IN THE US, Edward Said, the leading academic champion of the Palestinians, has recognised that the media represent a crucial arena of public culture and political struggle. He has surely influenced greater numbers and a far wider range of people by means of print and the broadcast media than by his books. Perhaps his books and lectures leave deeper, more permanent influences, but without the media many people would never have heard Said's arguments about Palestine.

It's true that even a US with a resident Said remains overwhelmingly pro-Israel. Without him, however, it would be further imbalanced. Under the opportunistic banner of the US's "war on terrorism", Ariel Sharon has embarked on an attempt to destroy the infrastructure of any future Palestinian state. Along the way, suicide bombers have been a gift to Sharon, frightening and enraging ordinary Israeli citizens and convincing many of them to support their prime minister's bloody military campaign.
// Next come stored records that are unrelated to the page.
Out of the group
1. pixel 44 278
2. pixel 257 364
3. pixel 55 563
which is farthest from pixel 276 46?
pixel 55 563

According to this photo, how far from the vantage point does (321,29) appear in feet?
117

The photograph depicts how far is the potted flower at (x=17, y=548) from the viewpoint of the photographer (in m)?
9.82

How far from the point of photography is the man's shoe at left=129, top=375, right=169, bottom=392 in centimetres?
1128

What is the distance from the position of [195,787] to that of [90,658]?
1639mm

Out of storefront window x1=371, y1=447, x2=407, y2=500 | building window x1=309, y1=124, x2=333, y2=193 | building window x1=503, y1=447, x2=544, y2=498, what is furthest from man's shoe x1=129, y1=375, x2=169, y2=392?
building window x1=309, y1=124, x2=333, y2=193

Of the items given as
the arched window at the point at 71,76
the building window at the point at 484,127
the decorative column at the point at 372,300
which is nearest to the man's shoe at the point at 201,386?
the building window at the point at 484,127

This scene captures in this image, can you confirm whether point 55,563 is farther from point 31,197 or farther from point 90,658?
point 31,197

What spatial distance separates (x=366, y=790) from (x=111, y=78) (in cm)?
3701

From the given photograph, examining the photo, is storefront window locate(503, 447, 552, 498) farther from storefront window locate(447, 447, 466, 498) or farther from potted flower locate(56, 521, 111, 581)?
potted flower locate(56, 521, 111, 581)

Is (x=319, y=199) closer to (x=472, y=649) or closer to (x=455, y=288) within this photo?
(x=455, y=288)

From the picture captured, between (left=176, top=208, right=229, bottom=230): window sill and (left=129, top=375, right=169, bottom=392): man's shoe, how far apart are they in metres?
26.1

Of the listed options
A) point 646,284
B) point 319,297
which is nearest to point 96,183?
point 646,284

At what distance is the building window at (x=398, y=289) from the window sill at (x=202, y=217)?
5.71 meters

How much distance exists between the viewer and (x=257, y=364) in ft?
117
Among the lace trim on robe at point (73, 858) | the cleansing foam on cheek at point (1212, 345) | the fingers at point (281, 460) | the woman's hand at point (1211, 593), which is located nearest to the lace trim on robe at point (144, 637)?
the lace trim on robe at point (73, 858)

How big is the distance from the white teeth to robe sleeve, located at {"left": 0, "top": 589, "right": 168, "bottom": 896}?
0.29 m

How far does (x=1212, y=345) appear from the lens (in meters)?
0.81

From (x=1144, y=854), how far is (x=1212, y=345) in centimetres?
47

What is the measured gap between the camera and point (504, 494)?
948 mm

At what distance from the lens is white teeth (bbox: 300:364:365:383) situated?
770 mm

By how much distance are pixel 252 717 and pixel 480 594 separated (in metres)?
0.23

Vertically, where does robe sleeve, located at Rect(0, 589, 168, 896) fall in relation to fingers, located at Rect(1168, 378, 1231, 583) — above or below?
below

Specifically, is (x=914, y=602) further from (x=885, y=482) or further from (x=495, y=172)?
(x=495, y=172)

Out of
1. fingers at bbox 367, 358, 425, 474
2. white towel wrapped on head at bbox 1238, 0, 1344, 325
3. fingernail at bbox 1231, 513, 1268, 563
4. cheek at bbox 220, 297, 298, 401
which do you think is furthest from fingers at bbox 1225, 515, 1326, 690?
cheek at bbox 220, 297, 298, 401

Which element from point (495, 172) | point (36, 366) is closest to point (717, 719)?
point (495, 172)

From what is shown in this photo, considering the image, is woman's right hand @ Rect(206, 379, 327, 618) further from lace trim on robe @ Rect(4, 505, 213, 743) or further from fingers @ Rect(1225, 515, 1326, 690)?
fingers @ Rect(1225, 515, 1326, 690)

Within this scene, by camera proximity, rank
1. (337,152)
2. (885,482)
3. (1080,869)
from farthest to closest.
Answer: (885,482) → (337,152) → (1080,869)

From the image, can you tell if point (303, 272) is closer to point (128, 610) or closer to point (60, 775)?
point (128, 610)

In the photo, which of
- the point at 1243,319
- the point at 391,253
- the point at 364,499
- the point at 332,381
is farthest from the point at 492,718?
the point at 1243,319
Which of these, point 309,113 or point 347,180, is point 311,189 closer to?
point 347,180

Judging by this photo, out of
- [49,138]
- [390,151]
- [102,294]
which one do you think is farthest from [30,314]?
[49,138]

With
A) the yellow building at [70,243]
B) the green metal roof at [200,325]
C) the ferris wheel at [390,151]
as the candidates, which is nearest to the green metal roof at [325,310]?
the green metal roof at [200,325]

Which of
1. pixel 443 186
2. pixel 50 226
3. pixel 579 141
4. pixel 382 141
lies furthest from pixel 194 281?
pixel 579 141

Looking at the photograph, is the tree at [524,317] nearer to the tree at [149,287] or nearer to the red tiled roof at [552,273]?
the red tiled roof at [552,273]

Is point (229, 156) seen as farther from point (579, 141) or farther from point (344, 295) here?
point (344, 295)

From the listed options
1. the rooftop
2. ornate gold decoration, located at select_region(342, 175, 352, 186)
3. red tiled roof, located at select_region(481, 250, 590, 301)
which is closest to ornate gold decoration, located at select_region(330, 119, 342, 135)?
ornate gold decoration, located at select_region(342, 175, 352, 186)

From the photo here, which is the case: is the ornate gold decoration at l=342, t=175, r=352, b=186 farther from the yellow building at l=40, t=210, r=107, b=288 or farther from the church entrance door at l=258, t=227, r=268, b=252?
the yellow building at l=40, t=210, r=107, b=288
But Sharon is a large part of the problem, not of the solution. Likewise the settlers denounced by Paulin. Israel, contrary to Paulin's view, surely has a right to exist, but it has no right to behave as it is currently doing. The contrast between the Israelis and the Palestinians has typically been one between an economically developed (backed by the US) and an economically under-developed people. The fact that it is F-16s versus suicide bombers makes the point.

"I think culture is an argument," Tom Paulin has said. Fair enough. It is not, of course, as he understands, a pinched, petty or precious argument between academics unwilling to engage with the wider world. Culture is more inclusive than that and, with his latest contribution, Paulin has certainly started an argument. His remarks were unacceptably strident, but, like Said, he has shown himself to be rightly passionate about a complex situation that persists because of cynicism, apathy and hand-wringing in high places.